I understand your explanation about how the lines are drawn, but, if the algorithm doesn't know about the form of the current field, how does it know how thick it needs to draw the arrow?
The current field data is of course available to matplotlib.streamplot(). It's just that the streamline tracing algorithm doesn't use this information (if you normalize the stream speed to 1 everywhere, you'd get the same streamlines). When plotting the streamlines, the density is taken into account.
In any case, could it be safer to plot the arrows with always the same thickness and just look at the colorplot to see the value?

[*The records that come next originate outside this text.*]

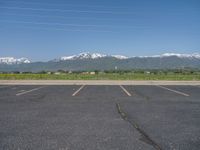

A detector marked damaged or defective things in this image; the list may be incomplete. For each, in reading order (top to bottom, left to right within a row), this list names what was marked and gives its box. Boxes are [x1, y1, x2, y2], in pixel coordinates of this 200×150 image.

cracked asphalt [0, 85, 200, 149]
crack in pavement [115, 103, 162, 150]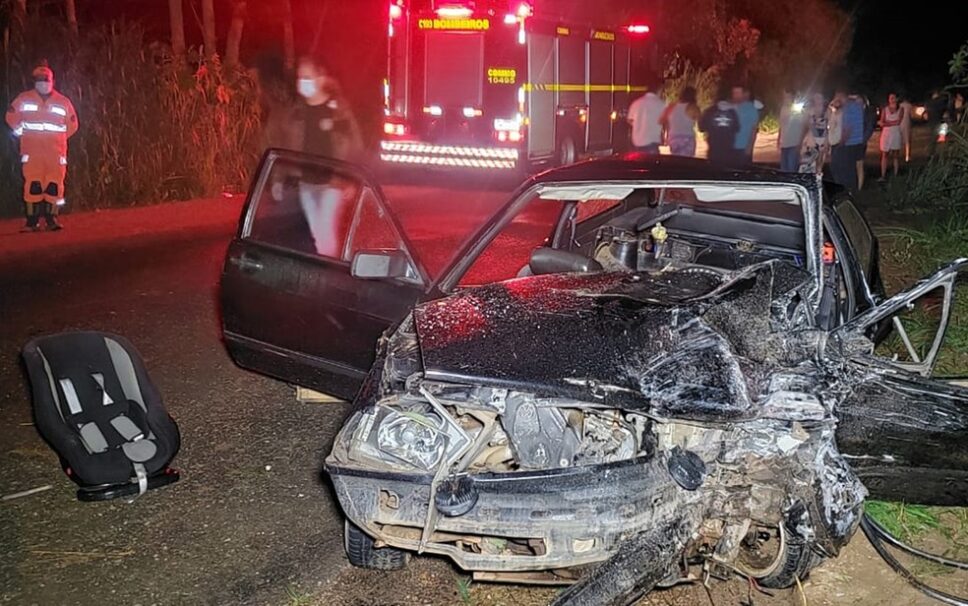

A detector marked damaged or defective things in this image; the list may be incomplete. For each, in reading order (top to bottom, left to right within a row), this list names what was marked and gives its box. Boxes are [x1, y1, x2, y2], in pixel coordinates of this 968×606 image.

wrecked black car [221, 151, 968, 604]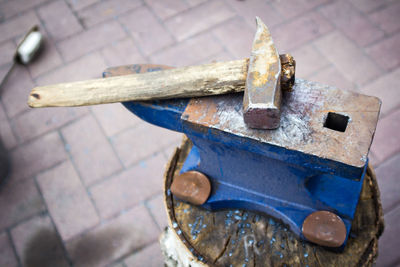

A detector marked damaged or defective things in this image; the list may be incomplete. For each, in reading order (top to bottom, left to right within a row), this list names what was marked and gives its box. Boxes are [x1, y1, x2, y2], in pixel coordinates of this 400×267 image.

rusted metal surface [242, 16, 282, 130]
rusted metal surface [181, 78, 382, 169]
rusted metal surface [170, 171, 211, 206]
rusted metal surface [304, 211, 346, 249]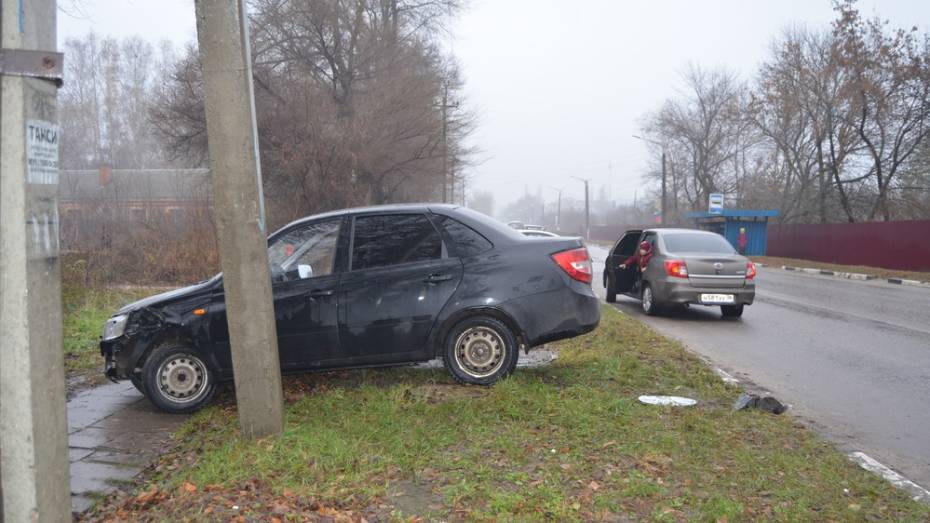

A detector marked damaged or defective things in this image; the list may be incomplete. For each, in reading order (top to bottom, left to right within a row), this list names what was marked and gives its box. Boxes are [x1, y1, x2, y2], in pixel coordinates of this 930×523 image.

crashed black sedan [99, 205, 596, 414]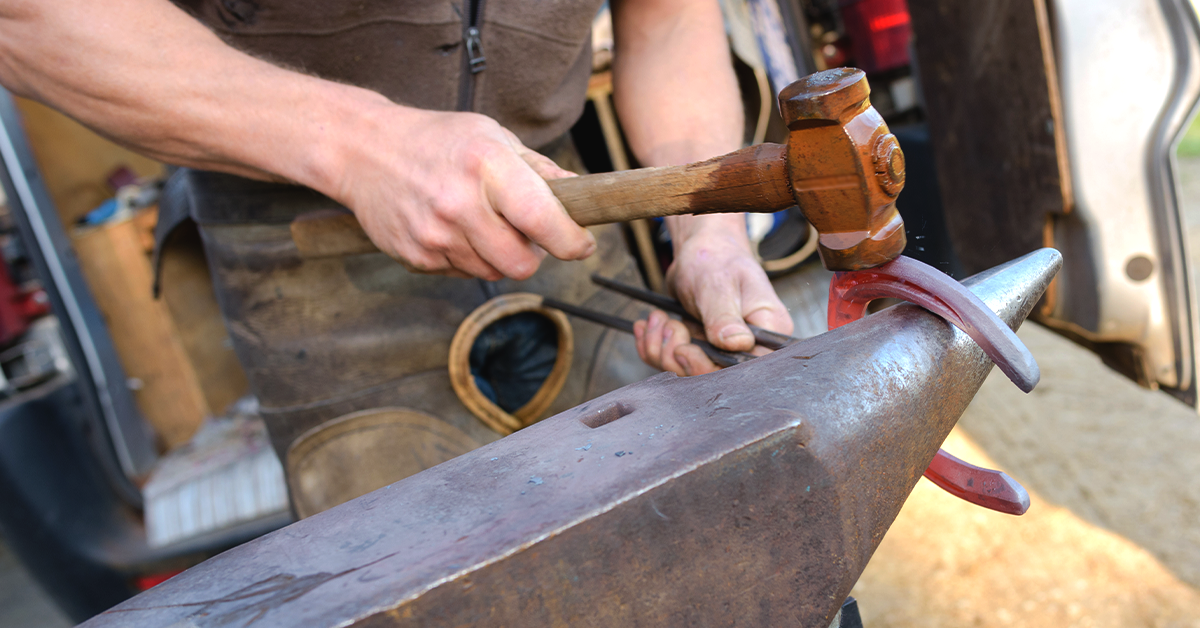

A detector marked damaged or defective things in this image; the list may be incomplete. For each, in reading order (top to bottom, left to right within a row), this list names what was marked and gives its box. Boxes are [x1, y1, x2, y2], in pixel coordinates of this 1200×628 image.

rusty hammer head [772, 67, 902, 271]
rusty anvil surface [87, 248, 1060, 624]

We tried that, but then in a case like yours the whole plot is full of streamlines even where the current density is practically zero. This is ugly and confusing. One can also imagine a completely different kind of streamplot where all streamlines have the same thickness and it's their density that is proportional to the local flow speed. Such a streamplot would avoid the many problems and would correspond better to what physicists are used to. But it would require implementing something completely independent from matplotlib.streamplot(). Meanwhile, matplotlib.streamplot() works as follows: The plotting domain is subdivided into a grid of cells (30*30 by default) where each cell can have, at most, one traversing streamline. The streamlines start at points specified by the 'start_points' parameter. The docstring doesn't say what happens if 'start_points' is not given, but looking at the source code unearths the following: def _gen_starting_points(shape): """Yield starting points for streamlines. Trying points on the boundary first gives higher quality streamlines. This algorithm starts with a point on the mask corner and spirals inward. This algorithm is inefficient, but fast compared to rest of streamplot. """ I suspect that a better algorithm to generate starting points would have to actually look at the stream field and try to put streamlines at significant places, like the centers of "streams". But such an algorithm would be tricky, because it would also have to respect that streamlines should be equally spaced. In any way, plotter.streamplot() is just a small part of Kwant, so we don't want to spend too much time on it. (We've already spent a lot of time on doing the current density interpolation right.) If there are people who are motivated to improve current density plots, I'd be happy to assist.